(Dataset entries)
╭──

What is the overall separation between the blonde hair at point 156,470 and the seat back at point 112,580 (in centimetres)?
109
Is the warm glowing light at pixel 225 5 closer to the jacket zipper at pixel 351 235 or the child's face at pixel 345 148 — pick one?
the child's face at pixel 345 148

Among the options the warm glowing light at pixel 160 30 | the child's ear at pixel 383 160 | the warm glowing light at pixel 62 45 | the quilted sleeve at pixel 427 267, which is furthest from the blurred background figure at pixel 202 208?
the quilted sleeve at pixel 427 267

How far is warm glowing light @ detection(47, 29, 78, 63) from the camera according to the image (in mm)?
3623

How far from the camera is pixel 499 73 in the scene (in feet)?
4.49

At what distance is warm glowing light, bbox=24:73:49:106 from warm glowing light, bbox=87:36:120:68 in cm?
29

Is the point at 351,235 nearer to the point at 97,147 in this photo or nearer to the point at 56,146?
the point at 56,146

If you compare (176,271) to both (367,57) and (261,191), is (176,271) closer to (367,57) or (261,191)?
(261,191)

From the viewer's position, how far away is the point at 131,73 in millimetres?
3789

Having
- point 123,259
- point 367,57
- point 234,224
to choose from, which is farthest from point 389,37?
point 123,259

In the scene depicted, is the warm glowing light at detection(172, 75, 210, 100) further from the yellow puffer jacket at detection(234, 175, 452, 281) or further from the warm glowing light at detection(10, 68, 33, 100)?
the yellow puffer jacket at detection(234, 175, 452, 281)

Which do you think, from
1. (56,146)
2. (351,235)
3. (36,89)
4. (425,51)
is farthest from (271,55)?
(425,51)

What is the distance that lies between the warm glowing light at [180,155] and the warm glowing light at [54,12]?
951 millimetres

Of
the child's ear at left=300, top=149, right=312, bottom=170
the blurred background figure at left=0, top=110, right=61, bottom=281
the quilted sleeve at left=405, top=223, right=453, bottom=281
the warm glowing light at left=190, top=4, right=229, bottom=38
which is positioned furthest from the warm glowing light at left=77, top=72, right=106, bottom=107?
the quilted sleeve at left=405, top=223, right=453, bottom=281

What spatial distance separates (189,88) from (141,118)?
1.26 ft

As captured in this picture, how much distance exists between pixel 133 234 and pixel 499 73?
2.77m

╰──

Problem to work on
Show each line of the data above that contains the word "figure", treating uppercase and lowercase letters as distinct.

Answer to the exercise
Among the options the warm glowing light at pixel 160 30 | the child's ear at pixel 383 160 | the warm glowing light at pixel 62 45 | the quilted sleeve at pixel 427 267, which is furthest from the blurred background figure at pixel 202 208?
the blurred background figure at left=0, top=110, right=61, bottom=281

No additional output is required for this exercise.